Reading basic CSV files

In [None]:
df = pd.read_csv("...")

Creating a dataframe from raw data

In [None]:
#                  2d array                  labels
hd = pd.DataFrame(raw_dataset.data, columns=raw_dataset['feature_names'])
hd['...'] = raw_dataset.target

### Data Processing

`df.shape` provides (samples, columns)

In [None]:
df.shape

For the first real look, always call `df.head()`

In [None]:
df.head()

`df.describe()` is also very helpful

In [None]:
df.describe()

A useful—but obtuse—data cleaning feature is `df.dropna()`

In [None]:
df.dropna(inplace=True)

Sometimes, column names are prepended with whitespace due to an incorrect CSV read. If that's the case, this one-liner can help:

In [None]:
df.rename(columns={column: column.strip() for column in df.columns}, inplace=True)

Broadcasting allows simple feature engineering

In [None]:
df['mpg_reciprocal'] = df['mpg'] ** -1

Horizontal slicing allows the creation of sub-datasets

In [None]:
df_sliced = df[df["..."] == "..."]

Columns can be dropped, too

In [None]:
df.drop("column name", inplace=True)

### Plotting

Remember that `matplotlib.pyplot` plots can be overlayed.
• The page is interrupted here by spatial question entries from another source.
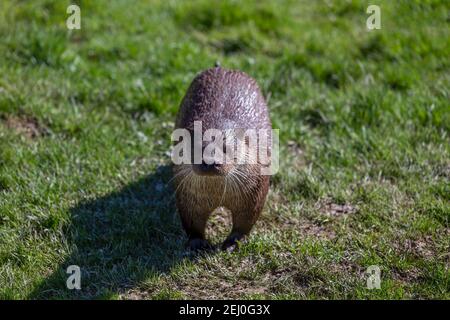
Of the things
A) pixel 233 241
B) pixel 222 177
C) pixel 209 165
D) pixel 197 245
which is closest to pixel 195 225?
pixel 197 245

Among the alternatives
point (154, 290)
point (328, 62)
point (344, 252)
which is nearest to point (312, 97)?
point (328, 62)

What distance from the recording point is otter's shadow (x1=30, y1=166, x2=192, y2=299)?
15.1 ft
Remember to always add a colorbar (if applicable), label axes, and name the plot!

In [None]:
plt.colorbar()
plt.title("PCA transformations and error of a multiclass \nlogistic regression on the sepal dataset")
plt.xlabel("X label")
plt.ylabel("Y label")
plt.show()

Basic scatterplots, histograms, and line plots (respectively)

In [None]:
plt.scatter(X, Y, c=optional_color_variable, marker='*', alpha=0.2, cmap="brg", s=30)
plt.hist(X, bins=[1,2,3])
plt.plot(X, Y)

The *emperor of all plots*, however, is the Seaborn pairplot!

In [None]:
# Be careful; can sometimes take a long time to run!
sns.pairplot(df)

# Alternatively, if you only need one or two Y values:
sns.pairplot(df, y_vars=['MEDV'], x_vars=[key for key in df.keys() if key not in ["MEDV"]])

### Supervised Learning Utilities

Always start with a nice test-train split!

In [None]:
X_train, X_test, y_train, y_test = train_test_split(df.drop("..."), df["..."], test_size=0.25) # will remove the target column

To check accuracy on a **logistic regression**, use the following:

In [None]:
accuracy_score(y_true, y_pred)
accuracy_score(y_true, [round(model.predict(i)) for i in np.arange(0, 10, 10./200)])

To check accuracy on a **linear regression**, use the following:

In [None]:
metrics.mean_squared_error(y_true, y_pred)
# or, better:
metrics.r2_score(y_true, y_pred)

### Supervised Learning Models

Linear Regression

In [None]:
model = LinearRegression()
model.fit(X, y)
model.predict(X) # --> y

Logistic Regression

In [None]:
model = LogisticRegression()
model.fit(X, y)
model.predict(X) # --> y